Application passwords are unavailableWordPress application passwords are disabled for the site or selected userCheck the selected user, security plugins, HTTPS settings, and WordPress application password availability.
The client only shows mcp-adapter-* toolsBricks direct tools are not loaded or the ability is outside the fast pathUse mcp-adapter-discover-abilities, call long-tail abilities through mcp-adapter-execute-ability, and check bricks-list-ability-status.
A Bricks ability returns disabledThe ability is off in Bricks > AI > AbilitiesEnable the ability or reset abilities to defaults.
Local HTTPS failsThe local certificate is not trusted by the local npx processUse the scoped NODE_TLS_REJECT_UNAUTHORIZED=0 generated by Bricks for local development, or trust the local certificate.
The AI client keeps asking for approval on every tool callThe client has per-tool approval settingsApprove the Bricks MCP server or adjust that client’s MCP approval settings if you trust the workflow.

Start with explicit instructions. Ask the client to inspect the site before writing.

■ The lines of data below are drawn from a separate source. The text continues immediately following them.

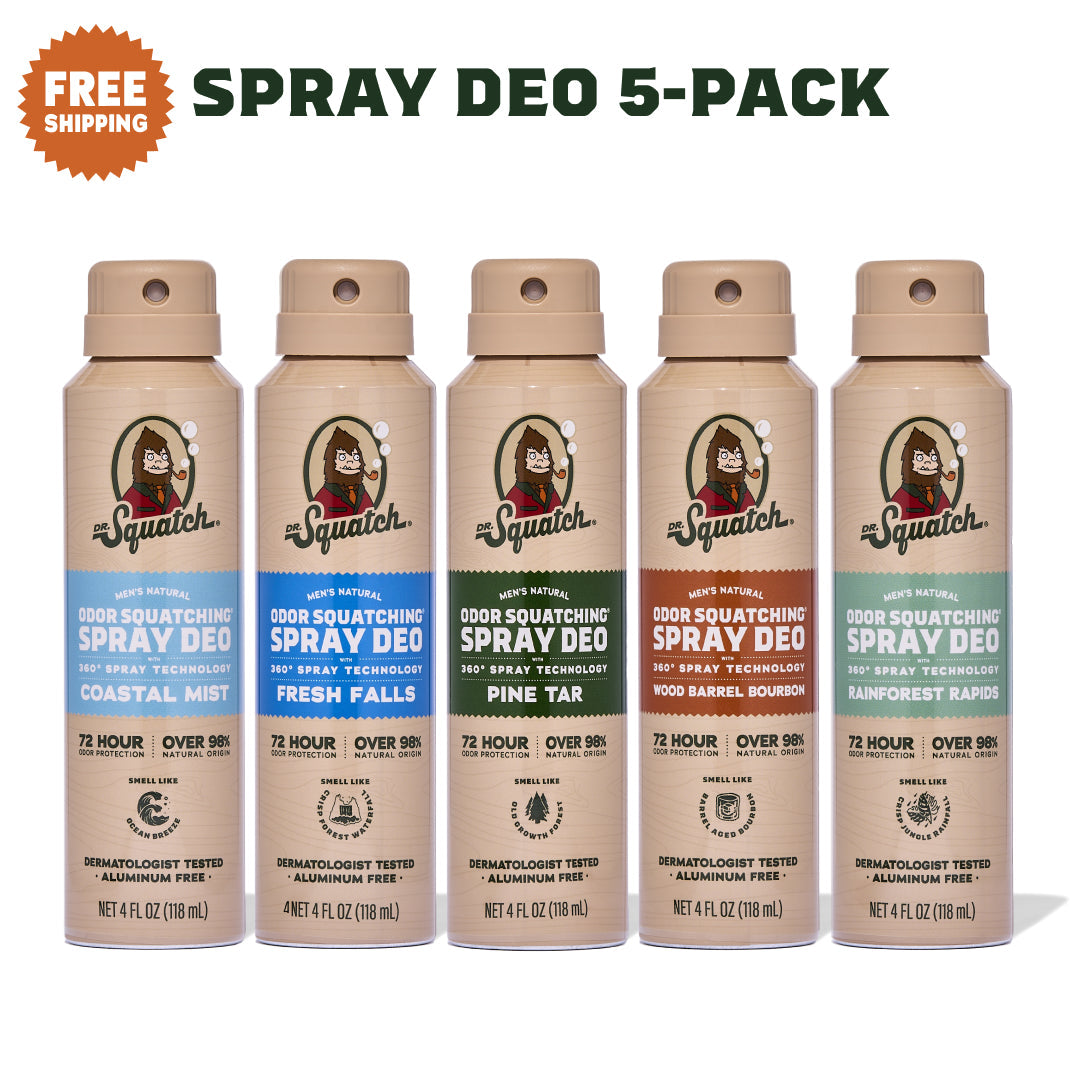 Spray Deo 5-Pack Q5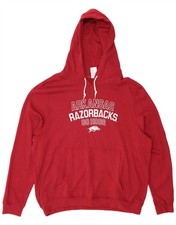 Russell Athletic Damen Arkansas Razorbacks Hoodie Pullover UK 22/24 3XL rot AI17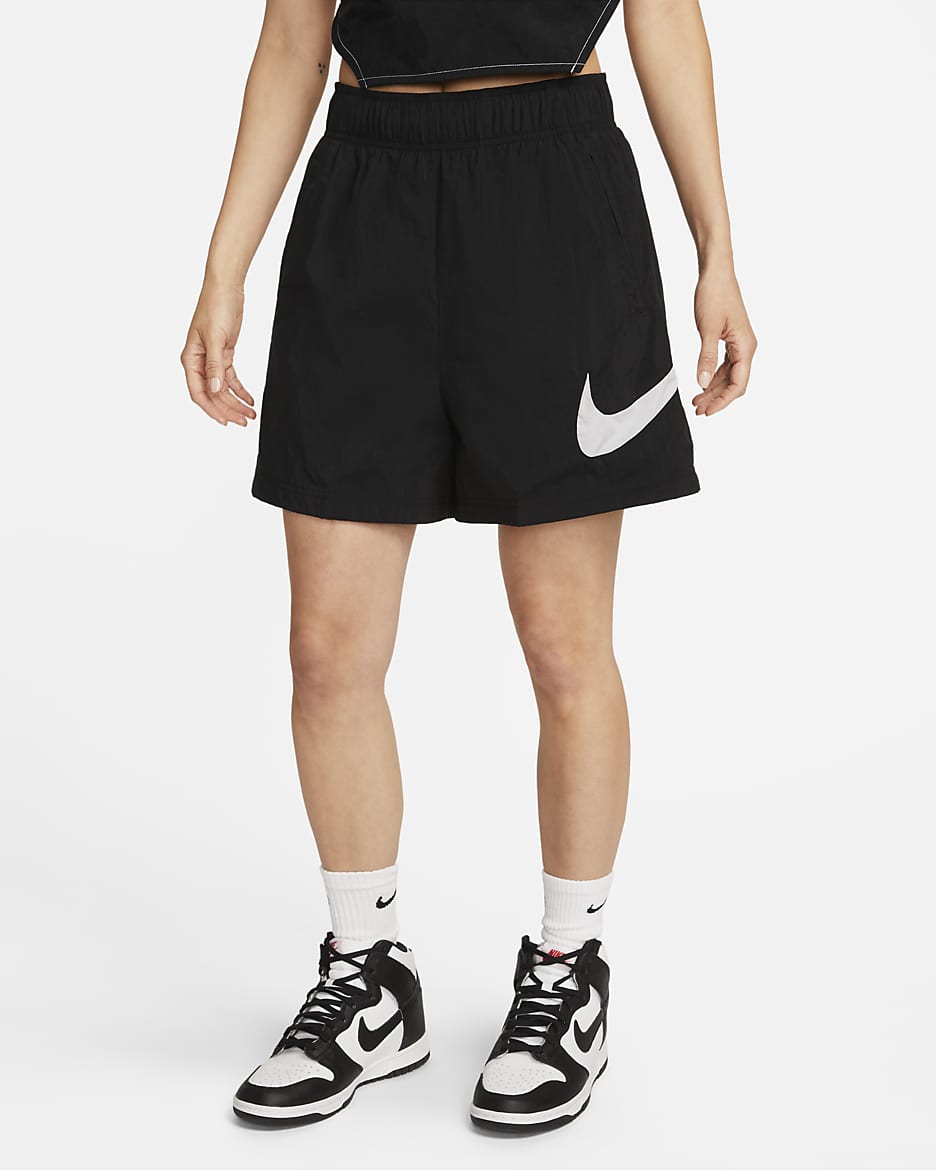 Nike Sportswear Essential Women s High Rise Woven Shorts. Nike ID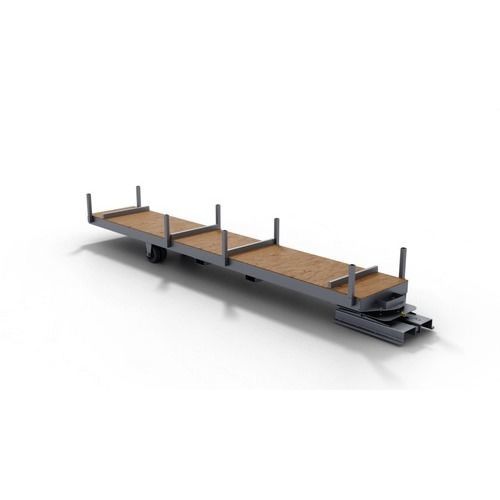 Semi-remorque à plateau - Simply. Logistic Systems GmbH - pour charges longues / de manutention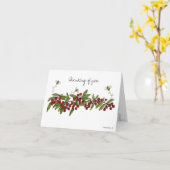 Cherry and Bumble Bee Blank-Karte Karte (Gelbe Blume)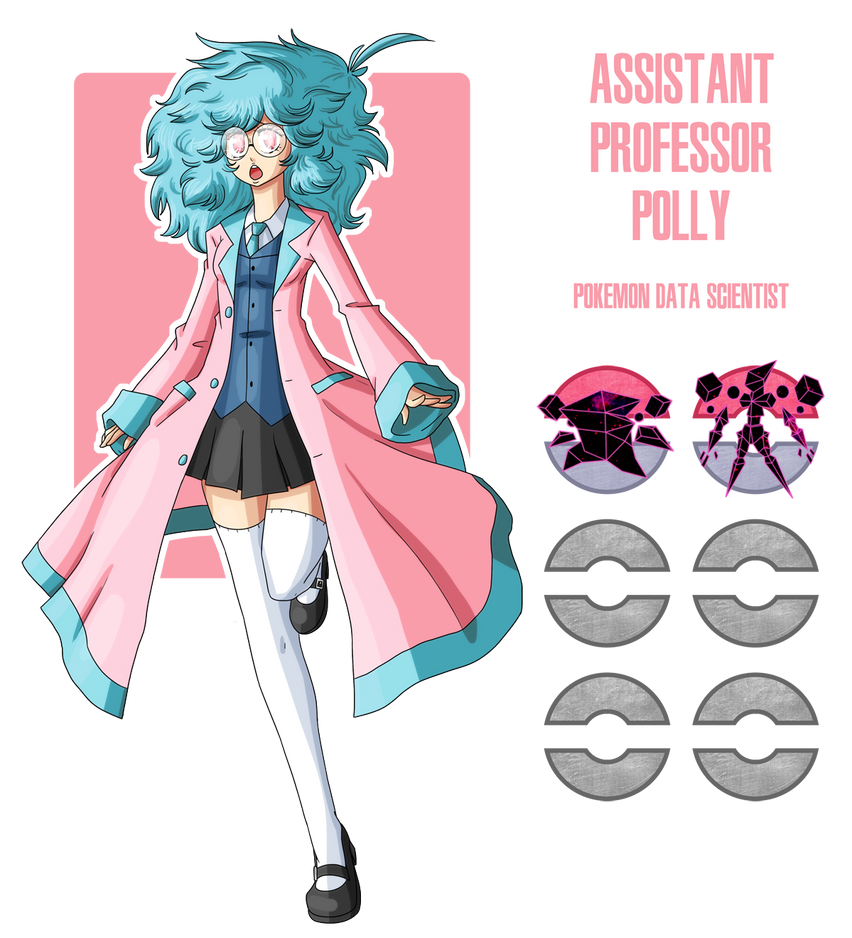 Fakemon Asistant Professor Polly by DrCrafty on DeviantArt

You are connected to a Bricks site through MCP.
Call bricks-start-here, then inspect the design system and the current page before making changes.
Do not create duplicate global classes or variables.
Preview or read back your changes before reporting that the task is done.

Build a first pass of a page:

Create an About page for this Bricks site. Use the existing design system, keep the style consistent with the homepage, and show me the plan before saving.

Replace static content with dynamic data:

Find the static listing cards on the homepage and replace them with a query loop that pulls the Listing post type. Use the existing card styling.

Audit before changing:

Audit the site's global classes, variables, and templates for naming drift or duplicated patterns. Show me the report first. Do not change anything yet.